Но в том же году Щепкин воспрянул духом: во-первых, появилась на сцене комедия, в которой ему можно было во всю ширь развернуть свои силы, а во-вторых, по контракту ему была продолжена служба. В 1831 году была поставлена в Москве комедия Грибоедова «Горе от ума» – сначала в отрывках, а затем и в целом виде. Роль Фамусова играл Щепкин и, как говорят современники, первое время играл не вполне удачно. От сильного ли влияния легкого водевильного творчества, или оттого, что Щепкин не сразу овладел этой трудной ролью, но сначала она не удавалась ему. Зато впоследствии роль Фамусова стала лучшей ролью в обширном репертуаре Щепкина, и такого Фамусова после него уже не видала русская сцена.

В том же году Щепкин подал Загоскину, вступившему в управление театром после Кокошкина, доношение о том, что срок его контракта кончается 6 марта 1832 года. По театральным правилам, каждый артист должен был подавать подобное доношение за 6 месяцев до истечения срока контракта. Щепкин спрашивал, «благоугодна ли будет его служба при дирекции на дальнейшее время и при каких условиях?» Ответ последовал, конечно, положительный. За девять лет Щепкин уже упрочил за собою репутацию первоклассного артиста. И в Москве, и в Петербурге, где он в первый раз выступил 2 июля 1825 года, публика высоко ценила его талант. На «доношении» Загоскин написал: «На сто лет, только бы прожил», а официально ответил: «В уважение его таланта приятностью поставляет иметь его на службе при императорских театрах на тех же самых кондициях, какие были прежде».

Щепкин пустил уже крепкие корни в Москве и потому согласился на резолюцию директора, хотя «прежние кондиции» не соответствовали теперь расходам на содержание его семьи, разросшейся до 24 человек. В это число входили, кроме собственной семьи, старики и старухи, воспитанники и воспитанницы, которыми был всегда полон дом Щепкина. Но неожиданно явилось подспорье. Загоскин предложил Щепкину преподавать драматическое искусство в театральном училище. Тот, по своей скромности, сначала было отказывался, находя себя неспособным для такого важного дела, к тому же считая себя плохим декламатором. Но Загоскин настаивал и соблазнял его прибавкой в 2 тысячи рублей ассигнациями, нелишних для Щепкина, обремененного семьей. Доводы были убедительны, пришлось согласиться. Директор попросил у высшего начальства разрешения учредить в театральной школе постоянное место учителя декламации и определить на это место актера Щепкина «как человека, совершенно знающего это искусство и способного образовать полезных для сцены артистов». 9 августа 1832 года Щепкин приступил к отправлению новых обязанностей. Определенных часов для занятий ему не было назначено, но он по своей добросовестности усердно приступил к делу и редкий день не бывал в школе. Ему приходилось ставить ученические спектакли в школе или разучивать роли с воспитанниками, которым случалось играть на большой сцене. Дети скоро полюбили доброго и справедливого учителя, ученье пошло понемногу, но с толком.

Перечень записей:
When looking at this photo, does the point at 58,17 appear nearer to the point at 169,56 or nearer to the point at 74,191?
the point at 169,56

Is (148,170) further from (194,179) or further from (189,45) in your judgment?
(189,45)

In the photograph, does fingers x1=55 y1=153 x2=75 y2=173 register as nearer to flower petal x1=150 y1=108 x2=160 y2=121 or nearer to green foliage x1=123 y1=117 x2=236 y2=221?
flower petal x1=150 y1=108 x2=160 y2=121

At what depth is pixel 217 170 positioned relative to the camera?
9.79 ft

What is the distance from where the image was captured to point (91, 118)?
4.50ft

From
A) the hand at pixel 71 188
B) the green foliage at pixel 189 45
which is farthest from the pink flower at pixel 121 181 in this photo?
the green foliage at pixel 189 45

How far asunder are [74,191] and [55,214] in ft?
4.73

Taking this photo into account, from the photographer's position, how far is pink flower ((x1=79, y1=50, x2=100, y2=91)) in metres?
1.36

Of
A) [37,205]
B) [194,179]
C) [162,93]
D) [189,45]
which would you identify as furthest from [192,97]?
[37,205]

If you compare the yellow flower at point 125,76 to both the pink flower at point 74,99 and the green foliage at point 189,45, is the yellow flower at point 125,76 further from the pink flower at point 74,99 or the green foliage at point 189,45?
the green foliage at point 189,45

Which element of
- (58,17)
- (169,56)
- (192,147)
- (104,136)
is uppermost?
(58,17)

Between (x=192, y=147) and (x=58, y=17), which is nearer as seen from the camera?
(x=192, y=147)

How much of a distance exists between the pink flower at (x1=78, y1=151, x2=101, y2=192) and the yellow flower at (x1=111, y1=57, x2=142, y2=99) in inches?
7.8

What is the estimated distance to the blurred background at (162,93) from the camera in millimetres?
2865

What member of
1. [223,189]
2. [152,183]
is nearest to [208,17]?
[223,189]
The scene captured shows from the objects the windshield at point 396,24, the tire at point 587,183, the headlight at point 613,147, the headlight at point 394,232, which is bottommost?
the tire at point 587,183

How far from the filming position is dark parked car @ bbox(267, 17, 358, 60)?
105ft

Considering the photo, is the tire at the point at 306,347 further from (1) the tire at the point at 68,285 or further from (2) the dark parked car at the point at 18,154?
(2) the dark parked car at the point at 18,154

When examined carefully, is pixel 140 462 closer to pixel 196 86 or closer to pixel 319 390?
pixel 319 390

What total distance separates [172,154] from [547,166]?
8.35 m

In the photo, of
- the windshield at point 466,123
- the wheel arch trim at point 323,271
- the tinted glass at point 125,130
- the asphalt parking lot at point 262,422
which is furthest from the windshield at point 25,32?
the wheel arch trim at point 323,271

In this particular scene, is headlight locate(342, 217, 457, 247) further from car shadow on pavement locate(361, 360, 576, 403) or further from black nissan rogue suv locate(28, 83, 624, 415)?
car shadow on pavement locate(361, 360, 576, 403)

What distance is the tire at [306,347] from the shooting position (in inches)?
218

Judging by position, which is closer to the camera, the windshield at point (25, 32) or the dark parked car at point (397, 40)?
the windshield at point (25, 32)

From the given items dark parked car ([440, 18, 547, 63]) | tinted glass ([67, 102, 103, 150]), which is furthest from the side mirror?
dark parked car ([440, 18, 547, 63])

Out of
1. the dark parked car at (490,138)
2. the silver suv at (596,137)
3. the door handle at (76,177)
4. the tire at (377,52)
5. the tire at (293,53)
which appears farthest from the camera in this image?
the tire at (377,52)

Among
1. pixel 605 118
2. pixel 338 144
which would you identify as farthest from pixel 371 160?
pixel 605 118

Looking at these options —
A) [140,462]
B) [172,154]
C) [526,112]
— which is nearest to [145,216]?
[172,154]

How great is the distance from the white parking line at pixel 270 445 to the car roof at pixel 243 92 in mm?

Задание A:
Переведите на английский язык предложение из фрагмента о Щепкине: «Загоскин предложил Щепкину преподавать драматическое искусство в театральном училище».
Задание B:
По фрагменту о Щепкине объясните в одном–трех предложениях, почему Щепкин сначала отказывался от предложения Загоскина преподавать в театральном училище.
Задание C:
Перепишите из фрагмента о Щепкине отрывок, который начинается словами «Но в том же» и продолжается до слов «видала русская сцена.».

Полный ответ A:
Zagoskin offered Shchepkin the opportunity to teach dramatic art at the theater school.

Полный ответ B:
Щепкин был скромен и считал себя неспособным для такого важного дела. К тому же он полагал, что плохо декламирует.

Полный ответ C:
Но в том же году Щепкин воспрянул духом: во-первых, появилась на сцене комедия, в которой ему можно было во всю ширь развернуть свои силы, а во-вторых, по контракту ему была продолжена служба. В 1831 году была поставлена в Москве комедия Грибоедова «Горе от ума» – сначала в отрывках, а затем и в целом виде. Роль Фамусова играл Щепкин и, как говорят современники, первое время играл не вполне удачно. От сильного ли влияния легкого водевильного творчества, или оттого, что Щепкин не сразу овладел этой трудной ролью, но сначала она не удавалась ему. Зато впоследствии роль Фамусова стала лучшей ролью в обширном репертуаре Щепкина, и такого Фамусова после него уже не видала русская сцена.